Los hay mas listos que guardan en sus propias cámaras las patatas que recogen y venden de forma más directa. Creo que llega a 0,35 que tampoco es una fortuna, eso si el camión no les recoge sino que las llevan.

Por eso antes he dicho que lo importante no es el terreno sino el estar metido en el negocio y con las inversiones en instalaciones y maquinaria pagadas. 

Además de un seguro por robo, alarmas y todo lo que te pueda proteger de los saqueadores de aperos y maquinaria. Se han dado casos que se han quedado con el culo al aire por un robo de maquinaria, si es la cosecha es difícil que te joda la vida.


----------



## elias2 (23 Mar 2012)

nam dijo:


> Por que te da envidia insana?
> 
> Trabajar profesionalmente como agricultor o granjero es de las cosas mas sacrificadas que hay. No tienes dias libres, ni horarios, las jornadas son largas, y estas expuesto a muchos riesgos mas alla de tu control, incluso con las tecnicas y compuestos modernos.
> Si solo eres agricultor te das la panzada de tu vida de primavera a casi otono y luego puedes "descansar" mas, pero si eres granjero o ganadero no tienes ni un respiro.

▸ EXTRACTOS DE ENTRADAS
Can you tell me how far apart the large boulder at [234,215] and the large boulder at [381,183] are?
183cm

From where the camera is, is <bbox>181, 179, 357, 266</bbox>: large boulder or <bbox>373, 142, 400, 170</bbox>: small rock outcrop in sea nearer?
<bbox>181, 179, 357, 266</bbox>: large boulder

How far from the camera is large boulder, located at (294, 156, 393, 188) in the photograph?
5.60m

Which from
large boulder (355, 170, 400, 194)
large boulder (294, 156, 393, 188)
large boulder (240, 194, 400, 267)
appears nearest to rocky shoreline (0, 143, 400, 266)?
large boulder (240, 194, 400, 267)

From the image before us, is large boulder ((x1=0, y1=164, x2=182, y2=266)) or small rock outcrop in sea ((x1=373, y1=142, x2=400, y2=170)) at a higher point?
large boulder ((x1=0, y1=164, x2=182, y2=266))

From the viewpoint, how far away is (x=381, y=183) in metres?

▸ OBJETIVO INDICADO
Extrae sin cambios del texto sobre el negocio de la patata el pasaje que empieza en "Por eso antes" y termina en "joda la vida.".

▸ RESPUESTA DEL EJERCICIO
Por eso antes he dicho que lo importante no es el terreno sino el estar metido en el negocio y con las inversiones en instalaciones y maquinaria pagadas. 

Además de un seguro por robo, alarmas y todo lo que te pueda proteger de los saqueadores de aperos y maquinaria. Se han dado casos que se han quedado con el culo al aire por un robo de maquinaria, si es la cosecha es difícil que te joda la vida.